Abondance de moyens n’est pas toujours bénéfique - Le Point Vétérinaire n° 293 du 01/03/2009
Le Point Vétérinaire n° 293 du 01/03/2009

Jugement contradictoire

Pratique

LÉGISLATION

Auteur(s) : Christian Diaz

Fonctions : 7, rue Saint-Jean, 31130 Balma

L’abondance de moyens juridiques invoqués par le demandeur n’est pas un facteur susceptible de favoriser l’issue d’une procédure judiciaire lorsque ces derniers ne sont pas fondés.

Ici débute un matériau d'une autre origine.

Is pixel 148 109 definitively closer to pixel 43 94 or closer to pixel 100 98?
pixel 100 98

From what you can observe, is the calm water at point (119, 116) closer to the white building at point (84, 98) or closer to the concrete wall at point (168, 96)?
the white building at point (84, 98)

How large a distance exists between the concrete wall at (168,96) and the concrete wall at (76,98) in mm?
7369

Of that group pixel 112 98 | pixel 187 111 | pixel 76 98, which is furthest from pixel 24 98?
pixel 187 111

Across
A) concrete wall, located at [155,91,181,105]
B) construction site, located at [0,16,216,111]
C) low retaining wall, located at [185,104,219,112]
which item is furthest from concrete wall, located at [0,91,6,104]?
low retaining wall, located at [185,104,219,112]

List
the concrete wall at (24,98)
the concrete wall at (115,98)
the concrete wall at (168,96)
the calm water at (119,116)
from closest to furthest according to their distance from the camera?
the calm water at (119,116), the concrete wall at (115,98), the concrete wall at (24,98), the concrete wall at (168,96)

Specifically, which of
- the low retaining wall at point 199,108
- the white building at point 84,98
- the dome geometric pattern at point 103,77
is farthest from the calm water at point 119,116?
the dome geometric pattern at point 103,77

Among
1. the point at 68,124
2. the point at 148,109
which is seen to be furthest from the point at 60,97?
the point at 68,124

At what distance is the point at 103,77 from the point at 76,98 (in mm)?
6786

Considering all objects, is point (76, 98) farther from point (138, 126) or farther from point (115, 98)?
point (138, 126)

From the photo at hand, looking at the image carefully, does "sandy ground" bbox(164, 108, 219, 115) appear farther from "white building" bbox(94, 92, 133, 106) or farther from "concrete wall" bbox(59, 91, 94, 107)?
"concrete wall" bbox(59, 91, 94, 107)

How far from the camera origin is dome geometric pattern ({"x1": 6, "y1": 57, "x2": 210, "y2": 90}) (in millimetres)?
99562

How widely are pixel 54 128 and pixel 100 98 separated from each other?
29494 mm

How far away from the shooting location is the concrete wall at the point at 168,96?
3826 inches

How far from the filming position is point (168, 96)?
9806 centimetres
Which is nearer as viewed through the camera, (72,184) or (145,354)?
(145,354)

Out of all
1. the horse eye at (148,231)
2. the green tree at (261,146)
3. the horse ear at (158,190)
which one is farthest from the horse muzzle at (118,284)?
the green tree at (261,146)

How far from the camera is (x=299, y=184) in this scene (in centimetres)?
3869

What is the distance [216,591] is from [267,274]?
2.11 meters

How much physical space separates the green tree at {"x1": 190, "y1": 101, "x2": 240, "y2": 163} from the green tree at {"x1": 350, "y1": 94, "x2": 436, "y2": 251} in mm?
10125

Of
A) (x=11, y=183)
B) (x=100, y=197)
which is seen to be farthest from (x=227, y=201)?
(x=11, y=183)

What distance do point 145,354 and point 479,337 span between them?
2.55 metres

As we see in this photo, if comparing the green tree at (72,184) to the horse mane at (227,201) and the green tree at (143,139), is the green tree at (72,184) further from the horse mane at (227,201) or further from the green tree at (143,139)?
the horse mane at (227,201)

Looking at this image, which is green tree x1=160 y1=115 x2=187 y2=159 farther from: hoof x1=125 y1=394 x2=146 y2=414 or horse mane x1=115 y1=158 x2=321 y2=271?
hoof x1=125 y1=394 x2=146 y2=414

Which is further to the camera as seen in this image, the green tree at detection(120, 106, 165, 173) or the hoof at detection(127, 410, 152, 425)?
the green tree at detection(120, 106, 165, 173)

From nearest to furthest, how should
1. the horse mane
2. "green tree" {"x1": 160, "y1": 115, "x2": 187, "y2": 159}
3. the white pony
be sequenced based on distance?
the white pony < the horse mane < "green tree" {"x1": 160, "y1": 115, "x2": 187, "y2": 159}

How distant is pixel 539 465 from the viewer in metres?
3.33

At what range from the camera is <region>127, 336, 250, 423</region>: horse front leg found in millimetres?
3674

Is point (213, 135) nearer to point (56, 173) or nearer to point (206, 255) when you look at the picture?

Les faits : cession d’un cheval qui se révèle être boiteux

MM. R. et M. sont copropriétaires d’un cheval cédé à M. B. après une visite vétérinaire. L’animal est confié à un cavalier professionnel pour des concours de sauts d’obstacles (CSO), mais il souffre rapidement de boiterie chronique.

M. B. assigne en résolution (demande au juge de prononcer la nullité du contrat).Les vendeurs sont condamnés en première instance.

MM. R. et M. font appel, la cour analyse les nombreux moyens juridiques ou les fondements de la cause du litige sur lesquels a reposé le premier jugement.

Le jugement : rejets des moyens présentés en première instance

Obligation de délivrer et de garantir la chose vendue

La vente concernait bien un cheval apte au CSO. Les juges notent que la demande fondée sur l’article 1603 du Code civil, relatif à l’obligation de délivrer et de garantir la chose vendue, ne peut s’appliquer à la cause, le cheval étant “plutôt peut-être atteint d’un vice caché”.

Garantie de conformité

Depuis février 2005, l’action en garantie dans les ventes et les échanges d’animaux domestiques peut être fondée sur les dispositions des articles L. 211-1 et suivants du Code de la consommation (garantie de conformité des biens meubles) lorsque le vendeur est un professionnel et l’acheteur un particulier(1).

En l’espèce, M. B. a visé le Code de la consommation, mais les vendeurs (grossistes en emballage et demandeurs d’emploi) ne peuvent être qualifiés de professionnels. L’article L. 211-1 ne peut donc trouver application.

Action en garantie des vices rédhibitoires

M. B. a visé aussi les vices rédhibitoires du Code rural (art. L. 213-1), mais ceux-ci ont été écartés par la cour, en raison du délai non respecté d’introduction de l’instance. En effet, en vertu des dispositions de l’article R. 213-5 du Code rural, le délai pour introduire l’action est de dix jours à compter de la livraison du bien, sauf cas particuliers qui ne s’appliquent pas en l’espèce.

Action en garantie des vices cachés

M. B. a visé encore l’article 1641 et suivants du Code civil pour garantie tacite, mais la cour ne possède aucun document démontrant l’antériorité du vice par rapport à la date de l’acquisition. De plus, les juges auraient également pu rejeter ce moyen en invoquant l’absence de convention contraire, explicitement prévue dans le contrat, nécessaire pour recourir aux dispositions du Code civil, conformément à une jurisprudence constante depuis 2001.

Vice du consentement

M. B. a également invoqué l’erreur, vice du consentement (art. 1109 et 1110 du Code civil). La cour a écarté ce moyen, considérant que le consentement n’avait pas été vicié par une erreur sur les qualités substantielles de la chose vendue.

Rejetant l’ensemble des moyens présentés par B., la cour réforme la décision de première instance et déboute MM. M. et B.

Pédagogie du jugement : le choix des moyens invoqués est capital

L’abondance des moyens invoqués n’est pas un gage de succès lors d’une procédure judiciaire.

« Tuez-les tous, Dieu reconnaîtra les siens », cette formule prononcée lors du sac de Béziers au Moyen-Âge, n’est pas une règle de droit dans la justice contemporaine.

La possibilité de faire appel d’un premier jugement est une garantie du respect de la règle de droit pour le justiciable. À ce titre, les jugements rendus en premier et dernier ressorts (pas de possibilité d’appel) par la juridiction de proximité (litiges d’un montant inférieur à 4 000 €) ne manquent pas de susciter de légitimes interrogations, bien que cette procédure ait été créée pour désengorger les tribunaux.

  • (1) Voir l’article “Action en garantie lors de vente ou d’échange d’animaux domestiques” du même auteur paru dans le Point Vétérinaire n° 281.

  • Source : Cour d’appel de Douai du 21 janvier 2008.